The problem with “Commencement”

May 17, 2016 by Joshua
in Education, Models

Campuses are full of students about to graduate in caps and gowns.

Columbia commencement

Did you think what I did the first time you heard the term “commencement” for graduation:

Wait. School is ending. It shouldn’t be called “Commencement.” It should be something about ending.

Then you realize you’re entering the world outside school, which doesn’t think as much about school as you do.

You realize life outside of school is just commencing, and the term makes sense.

Teaching experientially a while has led me to see the term different now and more of a problem than before.

The problem with “Commencement”

Saying school ends and the rest of life commences separates school from the rest of life, implying that you learn academic things in school separate from practical things outside school.

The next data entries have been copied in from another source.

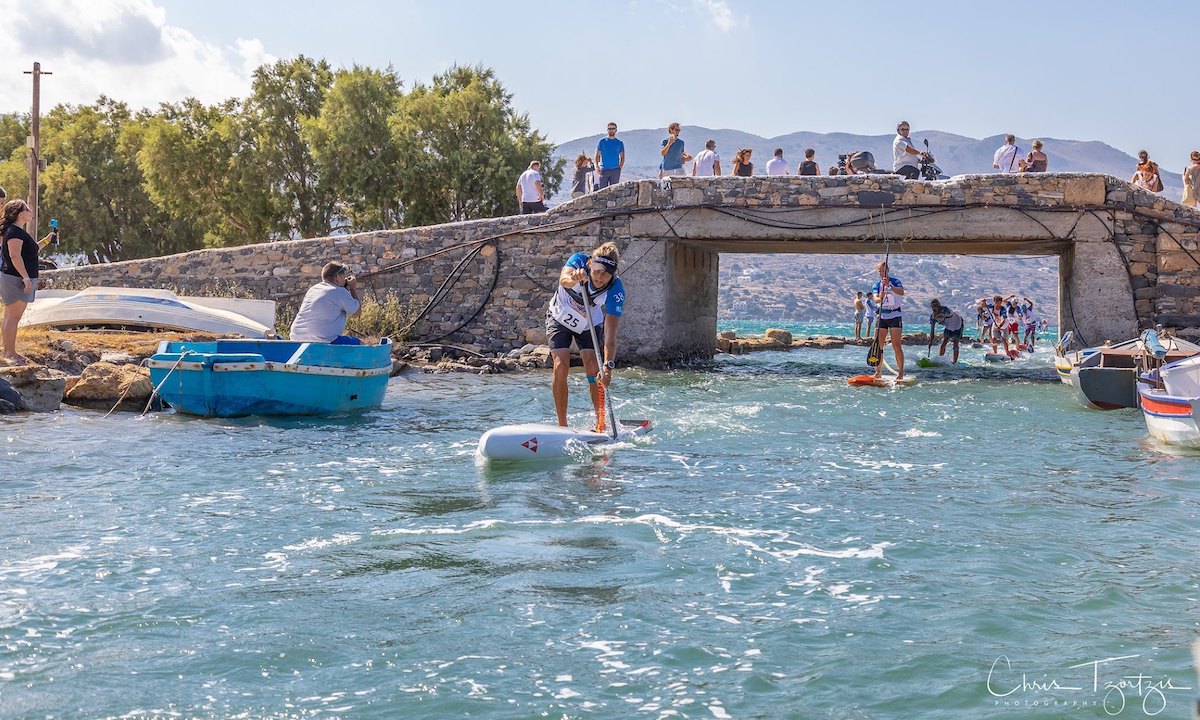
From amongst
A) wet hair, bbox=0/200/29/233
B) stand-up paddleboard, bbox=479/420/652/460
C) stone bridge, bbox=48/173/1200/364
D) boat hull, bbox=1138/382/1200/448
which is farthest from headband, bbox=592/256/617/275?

I’d have no problem with the separation if it led to students learning more but it doesn’t. Well, they may learn more academic stuff in school, but stuff that they don’t use after Commencement. I’m not saying liberal arts or any other fields aren’t valuable. I’m saying learning them in a purely academic way isn’t valuable.

I read more Aristotle with more enthusiasm after learning to learn experientially than in school. In school I read it to do well on a paper or test, divorced from the rest of life. School made the information abstract. Maybe something I could talk about at cocktail parties.

When I started learning leadership and motivation and emotions became important, I followed references to him. I was curious: who was this man and what did he write so long ago about things so interesting today. When I re-read him, it was like I was reading him for the first time. I didn’t remember anything from school.

An alternative

Instead of reinforcing a separation between school and the rest of life, I recommend encouraging teachers to tear down the figurative walls enclosing schools and draw from the rest of life, especially students’ interests. Instead of focusing on the content and information you want to teach, focus on the students, what they care about, and whom the can become.